It was my first exposure to Quilt National and I was gobsmacked. These "quilts" were like nothing I had ever seen and I wasn't even sure I liked them. At that point, I wasn't even ready to call myself an artist. If someone had told me that my work would one day be hanging in Quilt National I would have laughed and laughed. Now I feel very comfortable calling myself an artist.
I didn't attend QSDS again until 1997, but I have been there every year since. For a long time I took different technique classes: low water dyeing, stamping, machine quilting, screen printing - lots of surface design techniques to add to my repertoire. After a while I realized that I also needed education in design principles and how to think like an artist. Luckily, QSDS began their Master Classes, just what I was looking for. At some point you have to really start doing your own work - take all those different techniques and make them work for you.

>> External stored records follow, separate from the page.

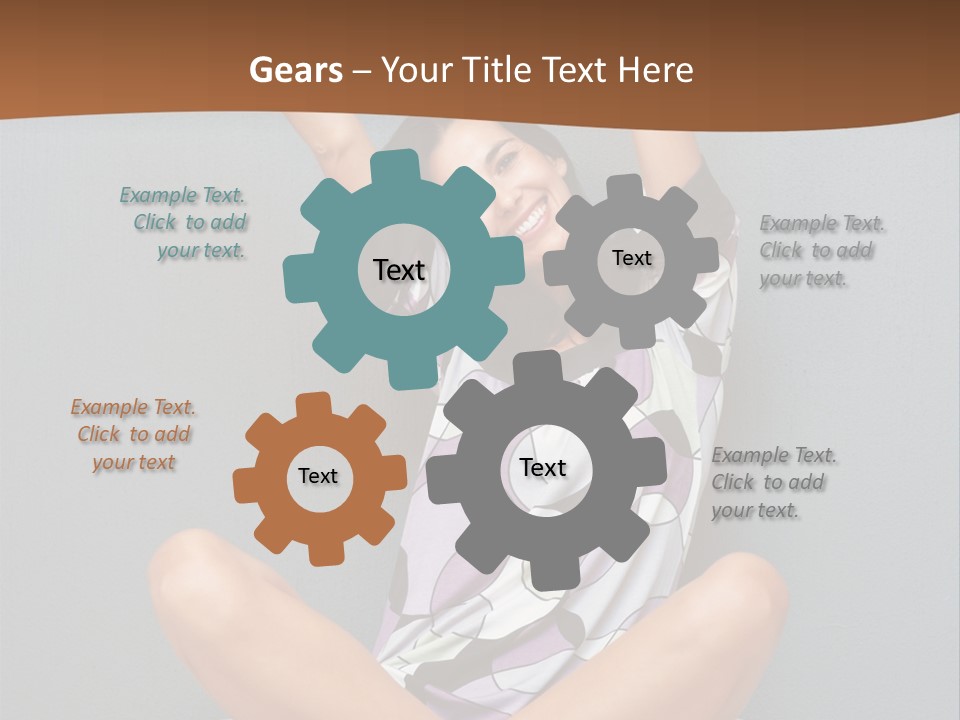 Gears – Your Title Text Here

Example Text. Click to add your text.

Text

Text

Example Text. Click to add your text.

Example Text. Click to add your text

Text

Text

Example Text. Click to add your text.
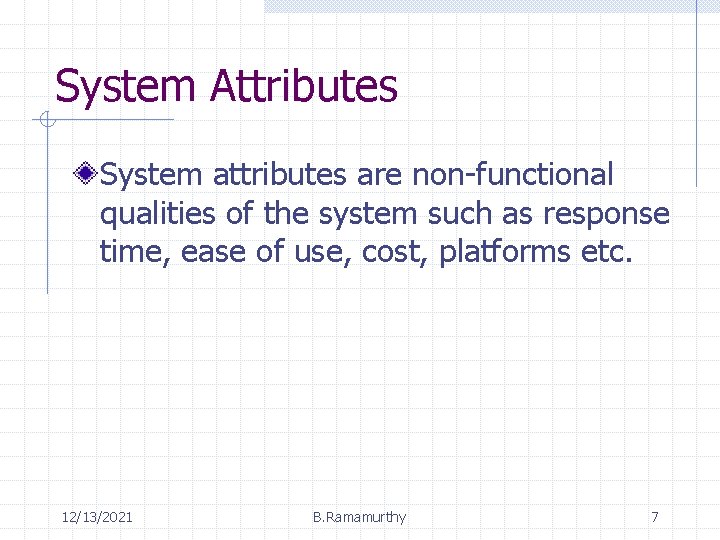 System Attributes

System attributes are non-functional qualities of the system such as response time, ease of use, cost, platforms etc.

12/13/2021 B.Ramamurthy 7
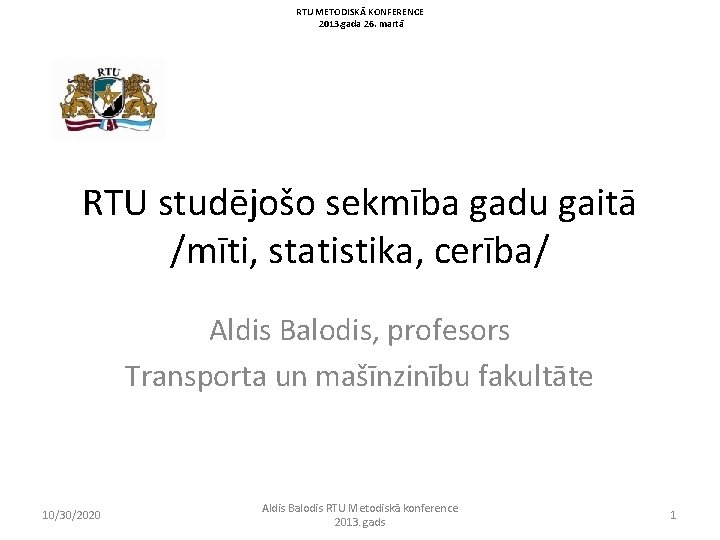 RTU METODISKĀ KONFERENCE
2013.gada 26. martā

RTU

RTU studējošo sekmība gadu gaitā /mīti, statistika, cerība/

Aldis Balodis, profesors
Transporta un mašīnzinību fakultāte

10/30/2020

Aldis Balodis RTU Metodiskā konference 2013. gads

1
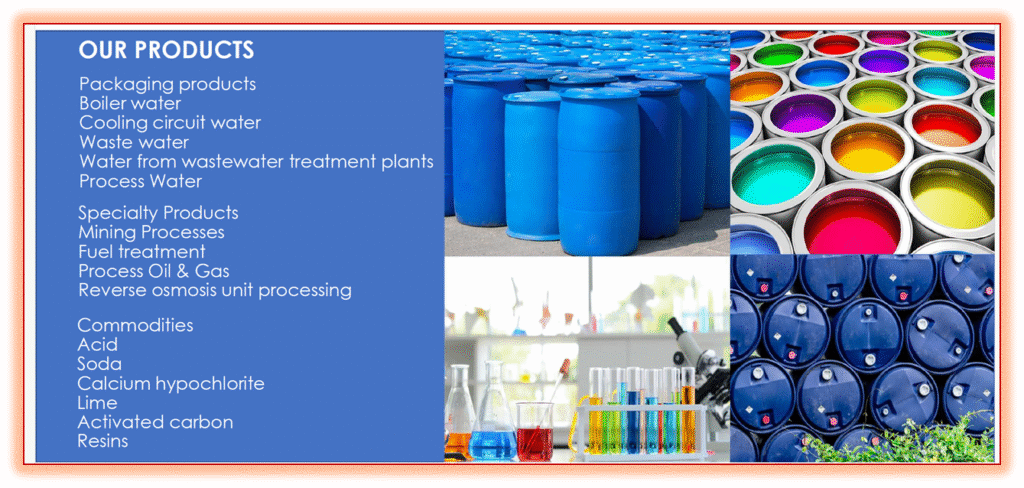 OUR PRODUCTS

Packaging products
Boiler water
Cooling circuit water
Waste water
Water from wastewater treatment plants
Process Water

Specialty Products
Mining Processes
Fuel treatment
Process Oil & Gas
Reverse osmosis unit processing

Commodities
Acid
Soda
Calcium hypochlorite
Lime
Activated carbon
Resins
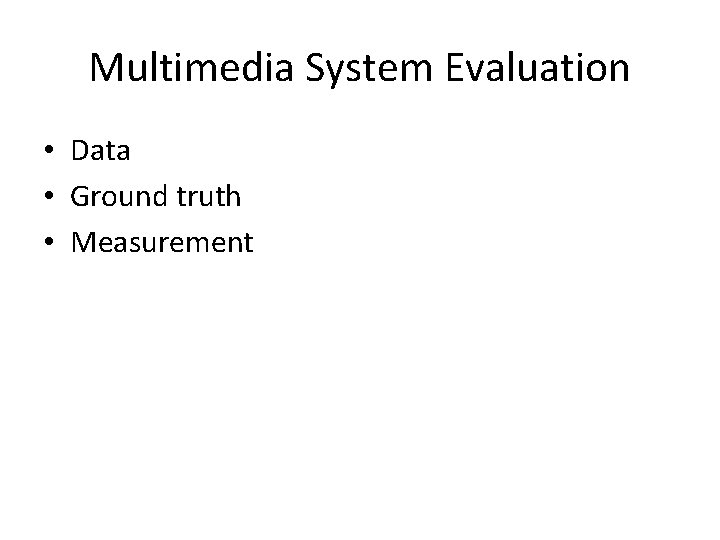 Multimedia System Evaluation

• Data
• Ground truth
• Measurement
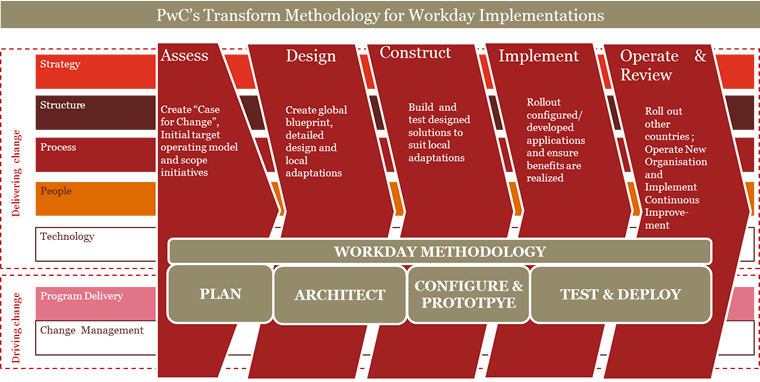 PwC's Transform Methodology for Workday Implementations

Delivering change

Strategy

Structure

Process

People

Technology

Driving change

Program Delivery

Change Management

Assess

Create "Case for Change", Initial target operating model and scope initiatives

Design

Create global blueprint, detailed design and local adaptations

Construct

Build and test designed solutions to suit local adaptations

Implement

Rollout configured/ developed applications and ensure benefits are realized

Operate & Review

Roll out other countries ; Operate New Organisation and Implement Continuous Improvement

WORKDAY METHODOLOGY

PLAN

ARCHITECT

CONFIGURE & PROTOTPYE

TEST & DEPLOY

To digress a bit... I don't remember what quilts were the first ones I entered into Quilt National but I'm sure they were deserving of rejection considering the competition. Here is one of my entries from QN 2001. It's titled Rx: Chocolate. It's a self-portrait of sorts. I stamped words that come into one's vocabulary as one reaches a "certain age": menopause, bone density, mammogram, yadda, yadda. Quilted into the background is my own prescription for these facts of life: chocolate. Doesn't solve the problems, but it makes them more bearable.
Rx: Chocolate ©1999
51" x 40"
Here is a detail view, and I just noticed that the "g" is upside down in "mammogram". Must be some hidden meaning there, I think.
Rx: Chocolate ©1999
I've always thought this would be a great piece of art for an OB/GYN's office, but so far there haven't been any takers.